Michele Raguso – Non posso che congratularmi con il giovane autore gravinese, Salvatore Renna, che vince per la seconda volta un premio così prestigioso, a livello internazionale (quasi da non crederci), in occasione del XXV memorial di Rosario Livatino.
Immagino l’orgoglio della mia professoressa che ha avuto Salvatore come alunno. La mia professoressa si sente in dovere di affrontare argomenti come le organizzazioni malavitose e preme sul ricordarci le vittime che hanno combattuto contro di essa. Immagino si sia sentita un “minimo” orgogliosa di sapere che un suo ex alunno abbia imparato e apprezzato il lavoro svolto, si sia appassionato e scriva libri riguardo queste tematiche.
A scuola, non a caso, abbiamo appena terminato di leggere un libro di Renna che onora il giudice Livatino raccontando la storia di un bambino che, nella sua spensierata fanciullezza, inizia a porsi domande su una stele dedicata al giudice e mano a mano approfondisce assieme al padre l’argomento della Giustizia, della Legge, della differenza tra magistrato e giudice dal titolo UN GIUDICE RAGAZZINO.
In questo testo vorrei scrivere tutto ció, che nel leggere il libro di Salvatore, ha suscitato in me.

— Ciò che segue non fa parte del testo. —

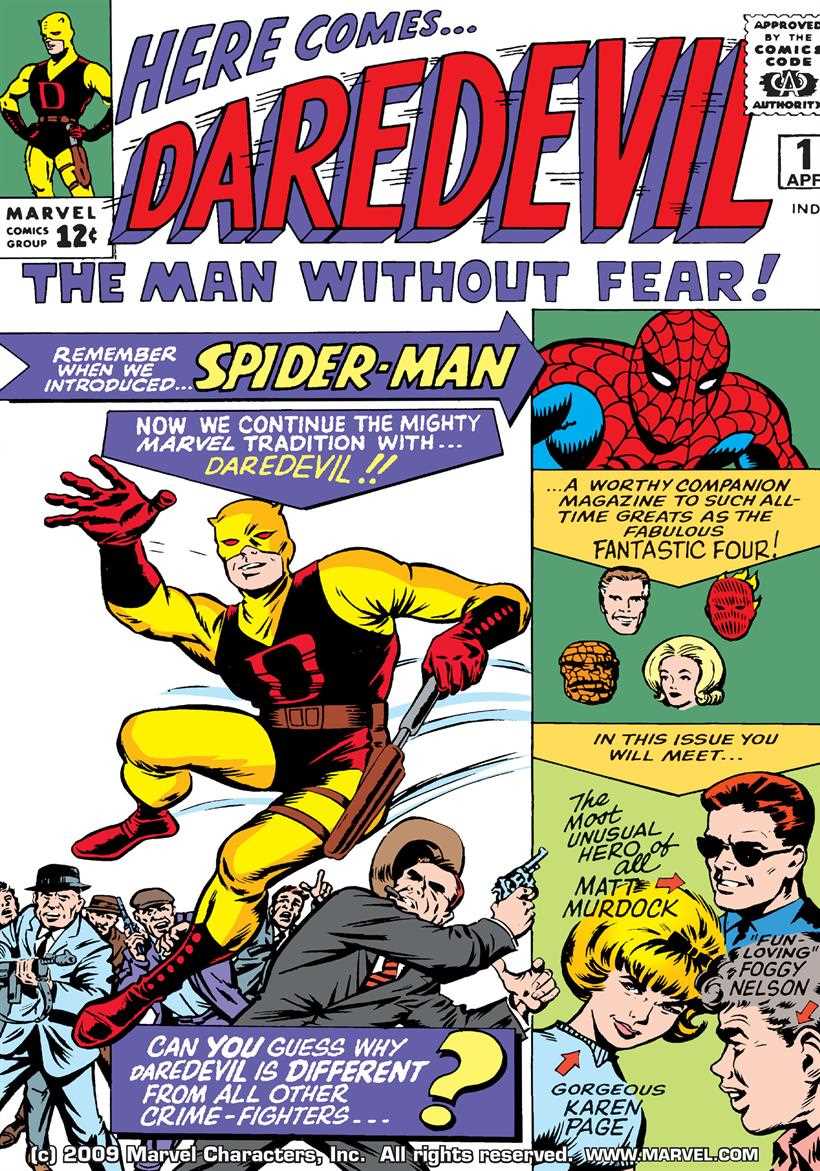 Superhero Daredevil 001 (1964) (Digital) (G85-Empire) 1414
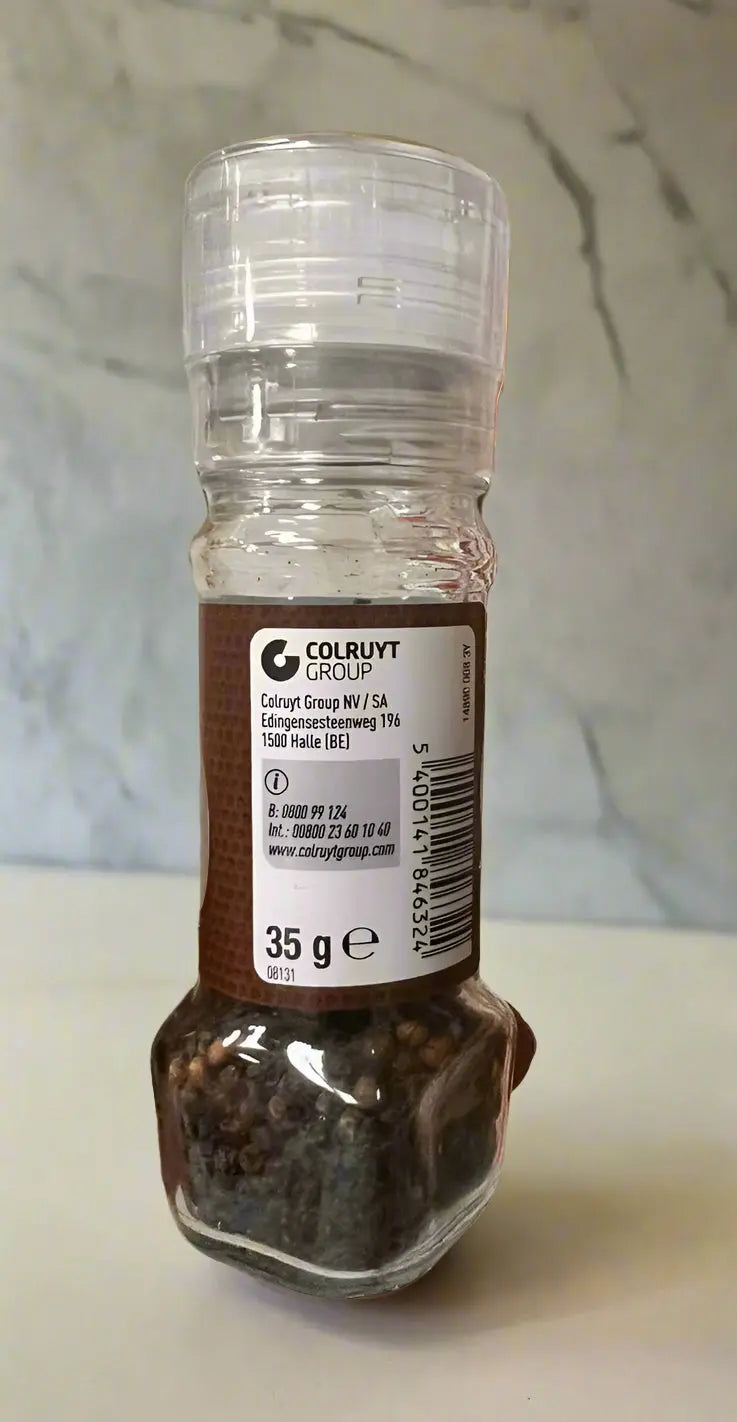Boni Ground Black Pepper 35g Murukali.com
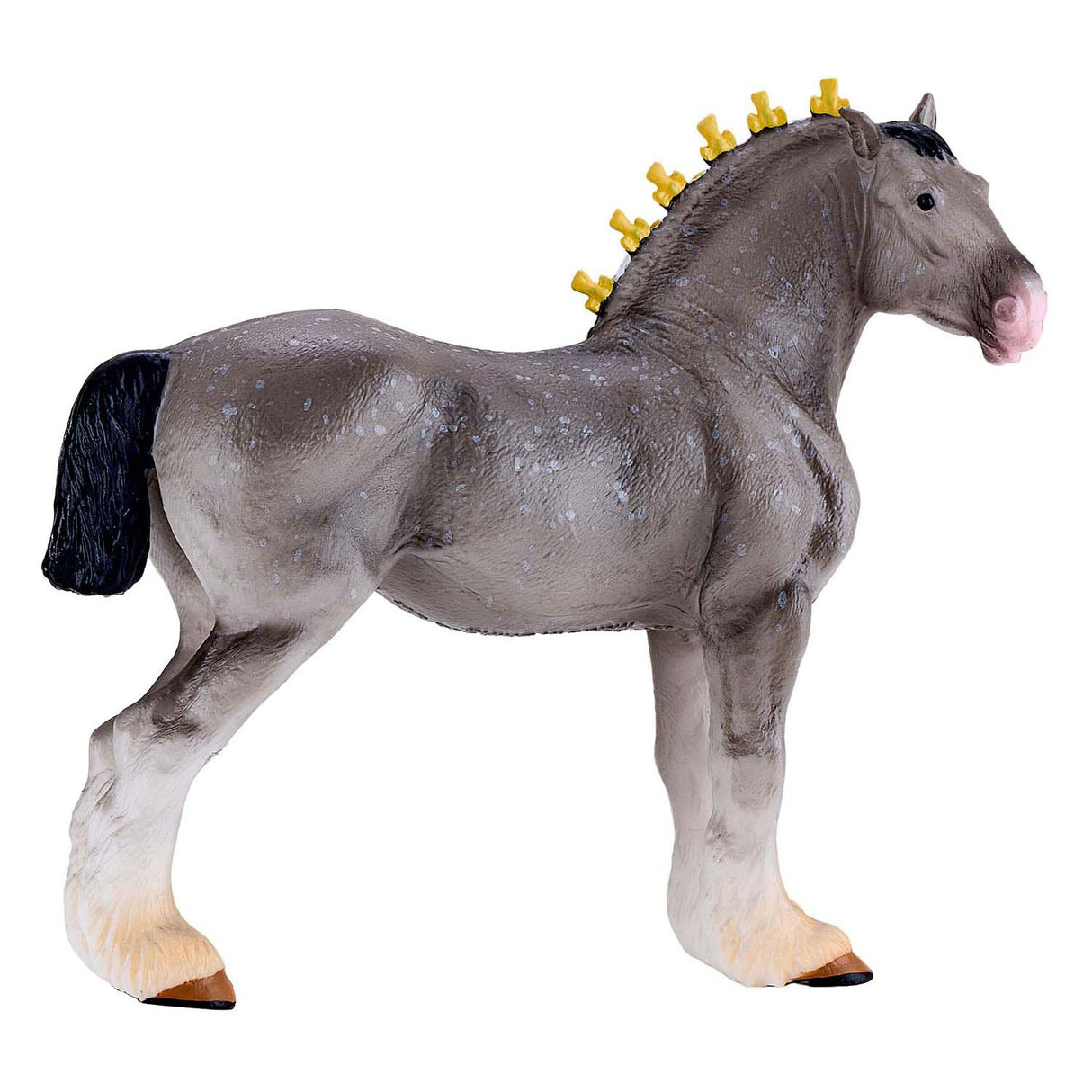 Mojo horse world prikker grå hest - 381068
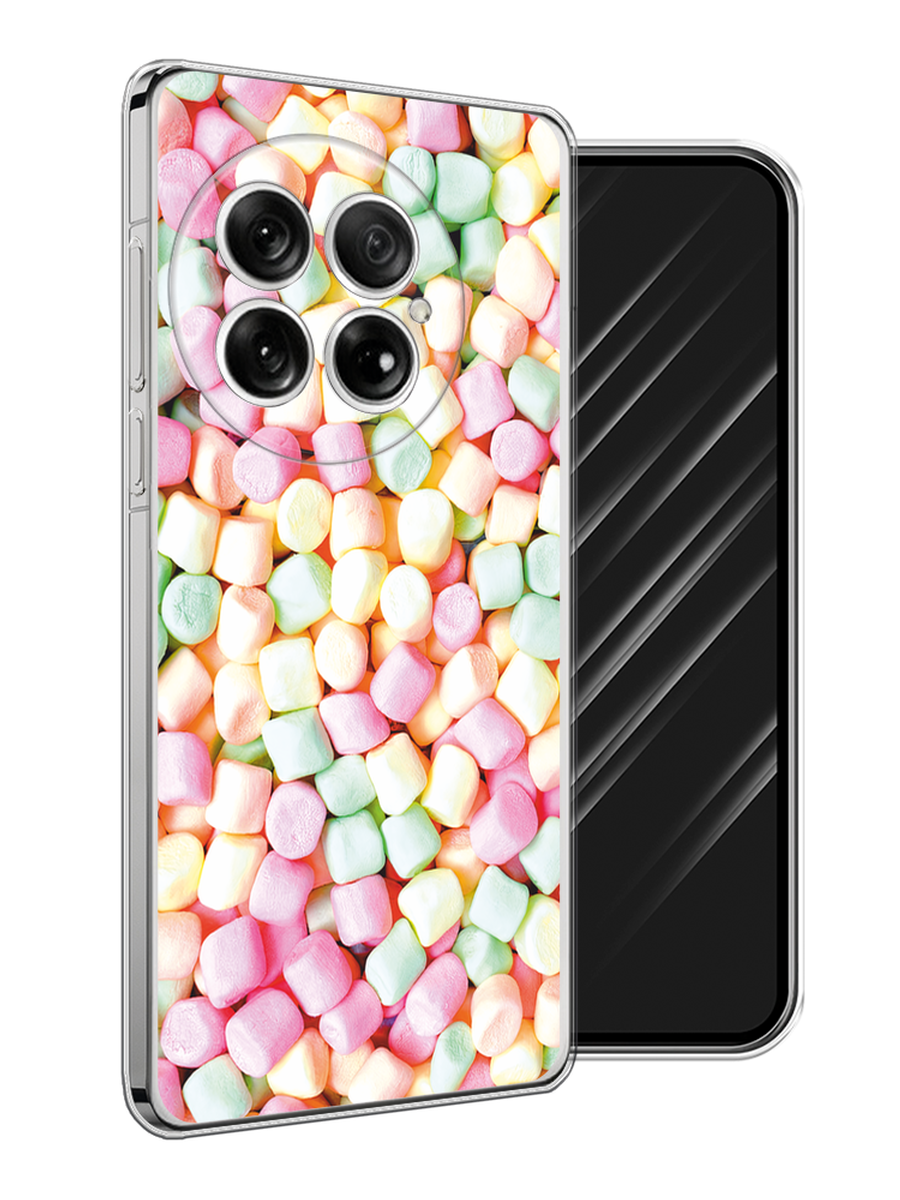 

Чехол Awog на OnePlus 13 "Marshmallows", Зеленый;желтый;розовый, 155350-1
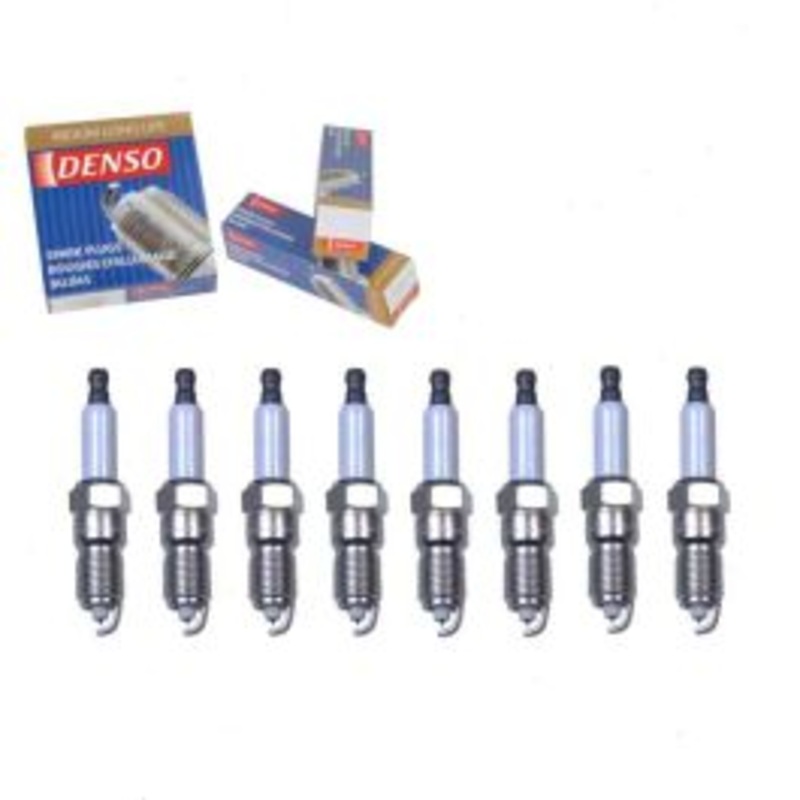 8 pc DENSO Iridium Long Life Spark Plugs for 1998-2015 Chevrolet Camaro 5.7L 6.2L V8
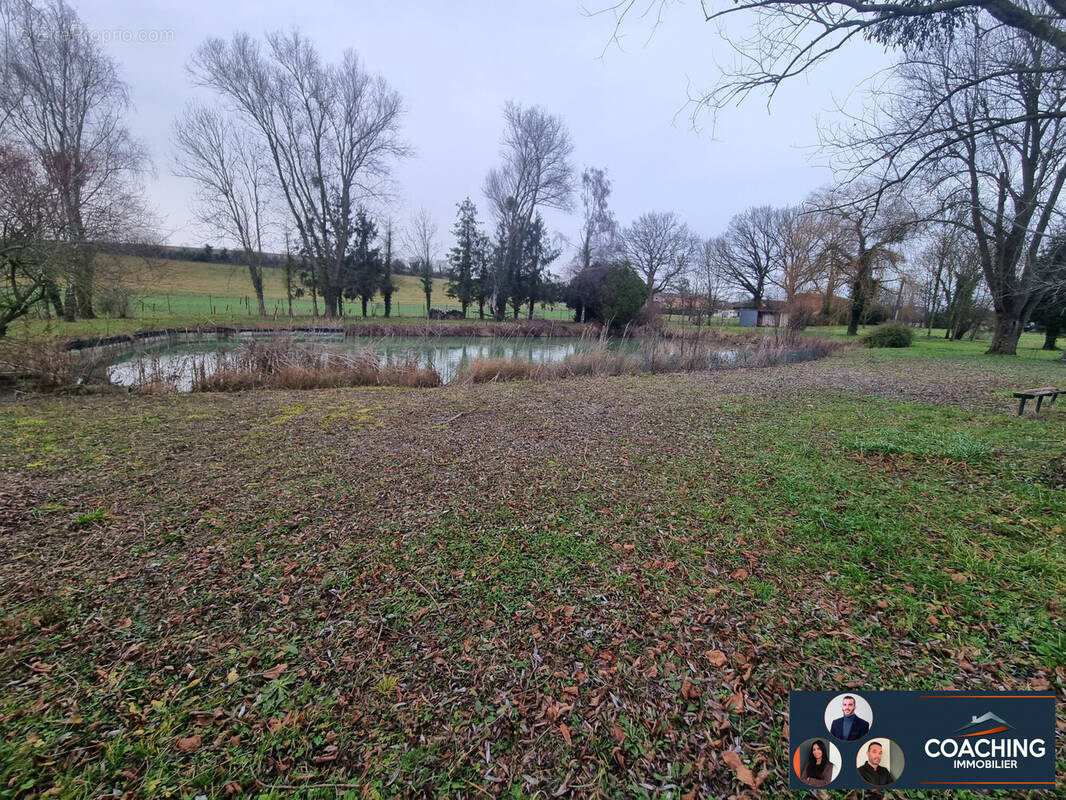 Terrain à VITRY-LE-FRANCOIS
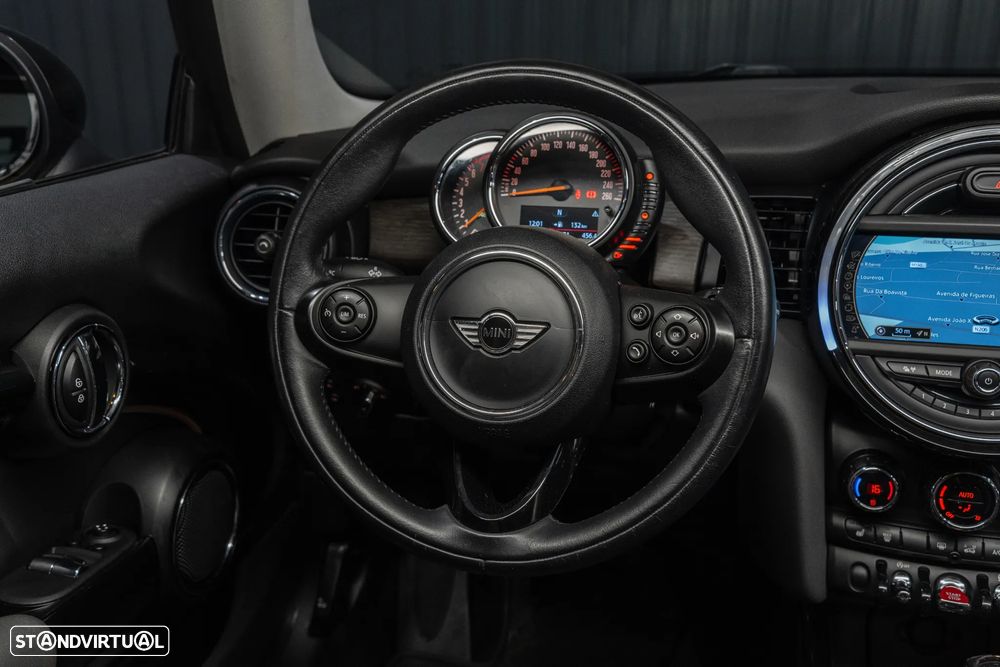 MINI 3 Portas Cooper S - 11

Una figura molto importante, secondo me, nel libro è quella del padre che cerca di far vivere Rosario, il figlio, al riparo dalle malvagità e ingiustizie che ci sono nel mondo.
Quello che mi ha colpito maggiormente è il rapporto tra padre e figlio, all’insegna della complicità e solidarietà. Nel libro è evidente che il padre di Rosario voglia proteggerlo dalla realtà di Canicattì. Arriverà anche il momento in cui Giordano, il padre, dovrà spiegare a Rosario la verità, ma a modo suo, come spiegata ad un bambino.
Mi ha colpito anche la misericordia e la pietà con cui Rosario, divenuto adulto e realizzatosi come giudice, perdona Bartolo, l’assassino di suo padre che pur facendo parte di un’ organizzazione mafiosa ha ucciso senza essere cosciente di ció che faceva.